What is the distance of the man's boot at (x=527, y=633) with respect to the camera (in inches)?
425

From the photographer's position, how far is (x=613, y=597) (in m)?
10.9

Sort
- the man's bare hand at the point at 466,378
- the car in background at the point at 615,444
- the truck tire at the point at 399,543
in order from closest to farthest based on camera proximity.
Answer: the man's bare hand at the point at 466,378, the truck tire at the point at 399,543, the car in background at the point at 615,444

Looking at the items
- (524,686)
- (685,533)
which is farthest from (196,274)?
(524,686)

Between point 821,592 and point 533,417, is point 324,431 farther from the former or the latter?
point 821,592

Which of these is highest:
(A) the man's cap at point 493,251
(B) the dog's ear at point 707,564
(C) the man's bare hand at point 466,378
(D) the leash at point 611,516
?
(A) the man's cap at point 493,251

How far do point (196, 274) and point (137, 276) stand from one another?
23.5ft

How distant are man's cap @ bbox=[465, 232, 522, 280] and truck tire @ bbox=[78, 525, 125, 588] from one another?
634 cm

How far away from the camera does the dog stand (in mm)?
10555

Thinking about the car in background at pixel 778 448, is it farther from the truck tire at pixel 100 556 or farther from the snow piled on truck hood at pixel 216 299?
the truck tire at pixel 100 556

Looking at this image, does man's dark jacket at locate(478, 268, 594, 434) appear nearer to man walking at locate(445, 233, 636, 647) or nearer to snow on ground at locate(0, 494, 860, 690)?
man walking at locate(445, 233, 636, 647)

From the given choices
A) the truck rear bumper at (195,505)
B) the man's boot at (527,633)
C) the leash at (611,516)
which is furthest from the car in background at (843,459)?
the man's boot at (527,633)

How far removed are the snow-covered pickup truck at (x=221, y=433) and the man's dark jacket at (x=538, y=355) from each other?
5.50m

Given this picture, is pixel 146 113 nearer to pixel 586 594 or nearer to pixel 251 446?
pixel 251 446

────────────────

_Aim of the task_
Nothing in the data may differ; print all of it exactly as written.

_Solved exercise_
What is the distance of the man's boot at (x=527, y=633) with respect to the camera (in inches)?
425

From the photographer's position, how far is (x=613, y=597) (in m)?
10.9

Sort
- the man's bare hand at the point at 466,378
- the car in background at the point at 615,444
- the truck tire at the point at 399,543
in order from closest to farthest based on camera proximity.
Answer: the man's bare hand at the point at 466,378, the truck tire at the point at 399,543, the car in background at the point at 615,444

Looking at the items
- (524,686)
- (685,533)
which is farthest from (196,274)?
(524,686)

Between point 821,592 and point 533,417, is point 324,431 farther from the former or the latter?
point 821,592

Which of these is highest:
(A) the man's cap at point 493,251
(B) the dog's ear at point 707,564
(C) the man's bare hand at point 466,378
(D) the leash at point 611,516
?
(A) the man's cap at point 493,251

How far do point (196, 274) and point (137, 276) stand from one another?
23.5ft

How distant are man's cap @ bbox=[465, 232, 522, 280] and truck tire @ bbox=[78, 525, 125, 588] from one another?
634 cm

How far away from the camera does the dog stand (in mm)?
10555

Thinking about the car in background at pixel 778 448, is it farther from the truck tire at pixel 100 556 or farther from the snow piled on truck hood at pixel 216 299?
the truck tire at pixel 100 556

Looking at this image, does man's dark jacket at locate(478, 268, 594, 434) appear nearer to man walking at locate(445, 233, 636, 647) or nearer to snow on ground at locate(0, 494, 860, 690)?
man walking at locate(445, 233, 636, 647)

From the given choices
A) the truck rear bumper at (195,505)
B) the man's boot at (527,633)
C) the leash at (611,516)
which is furthest from the car in background at (843,459)?
the man's boot at (527,633)

How far removed are the snow-covered pickup truck at (x=221, y=433) and the man's dark jacket at (x=538, y=355) from each other?
5.50m

Given this picture, is pixel 146 113 nearer to pixel 586 594 or nearer to pixel 251 446?
pixel 251 446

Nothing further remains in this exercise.